Text segment:
========================================================================

Is UTF to EBCDIC Conversion lossless? - java

We have a process which communicates with an external via MQ. The external system runs on a mainframe maching (IBM z/OS), while we run our process on a CentOS Linux platform. So far we never had any issues.
Recently we started receiving messages from them with non-printable EBCDIC characters embedded in the message. They use the characters as a compressed ID, 8 bytes long. When we receive it, it arrives on our queue encoded in UTF (CCSID 1208).
They need to original 8 bytes back in order to identify our response messages. I'm trying to find a solution in Java to convert the ID back from UTF to EBCDIC before sending the response.
I've been playing around with the JTOpen library, using the AS400Text class to do the conversion. Also, the counterparty has sent us a snapshot of the ID in bytes. However, when I compare the bytes after conversion, they are different from the original message.
Has anyone ever encountered this issue? Maybe I'm using the wrong code page?
Thanks for any input you may have.
Bytes from counterparty(Positions [5,14]):
00000 F0 40 D9 F0 F3 F0 CB 56--EF 80 04 C9 10 2E C4 D4 |0 R030.....I..DM|
Program output:
UTF String: [R030ôîÕ؜IDMDHP1027W 0510]
EBCDIC String: [R030ôîÃÃÂIDMDHP1027W 0510]
NATIVE CHARSET - HEX: [52303330C3B4C3AEC395C398C29C491006444D44485031303237572030353130]
CP500 CHARSET - HEX: [D9F0F3F066BE66AF663F663F623FC9102EC4D4C4C8D7F1F0F2F7E640F0F5F1F0]
Here is some sample code:
private void readAndPrint(MQMessage mqMessage) throws IOException {
mqMessage.seek(150);
byte[] subStringBytes = new byte[32];
mqMessage.readFully(subStringBytes);
String msgId = toHexString(mqMessage.messageId).toUpperCase();
System.out.println("----------------------------------------------------------------");
System.out.println("MESSAGE_ID: " + msgId);
String hexString = toHexString(subStringBytes).toUpperCase();
String subStr = new String(subStringBytes);
System.out.println("NATIVE CHARSET - HEX: [" + hexString + "] [" + subStr + "]");
// Transform to EBCDIC
int codePageNumber = 37;
String codePage = "CP037";
AS400Text converter = new AS400Text(subStr.length(), codePageNumber);
byte[] bytesData = converter.toBytes(subStr);
String resultedEbcdicText = new String(bytesData, codePage);
String hexStringEbcdic = toHexString(bytesData).toUpperCase();
System.out.println("CP500 CHARSET - HEX: [" + hexStringEbcdic + "] [" + resultedEbcdicText + "]");
System.out.println("----------------------------------------------------------------");
}

If a MQ message has varying sub-message fields that require different encodings, then that's how you should handle those messages, i.e., as separate message pieces.

========================================================================

Written exercise 1:
Return the passage of the EBCDIC conversion thread starting at "We have a process" and ending at "had any issues.", copied word for word.
Written exercise 2:
In the EBCDIC conversion thread, what encoding do the messages have when they arrive on the queue?

(Saved entries)
========================================================================

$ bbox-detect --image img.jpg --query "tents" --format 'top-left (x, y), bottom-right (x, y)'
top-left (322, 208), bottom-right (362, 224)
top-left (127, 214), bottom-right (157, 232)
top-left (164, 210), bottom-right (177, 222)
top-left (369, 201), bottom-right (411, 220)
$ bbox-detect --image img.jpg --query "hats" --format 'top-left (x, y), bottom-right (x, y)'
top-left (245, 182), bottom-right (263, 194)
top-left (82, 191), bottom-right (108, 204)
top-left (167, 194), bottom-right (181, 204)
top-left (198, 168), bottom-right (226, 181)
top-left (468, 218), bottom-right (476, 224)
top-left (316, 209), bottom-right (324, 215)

========================================================================

Right answer 1:
We have a process which communicates with an external via MQ. The external system runs on a mainframe maching (IBM z/OS), while we run our process on a CentOS Linux platform. So far we never had any issues.

Right answer 2:
UTF (CCSID 1208).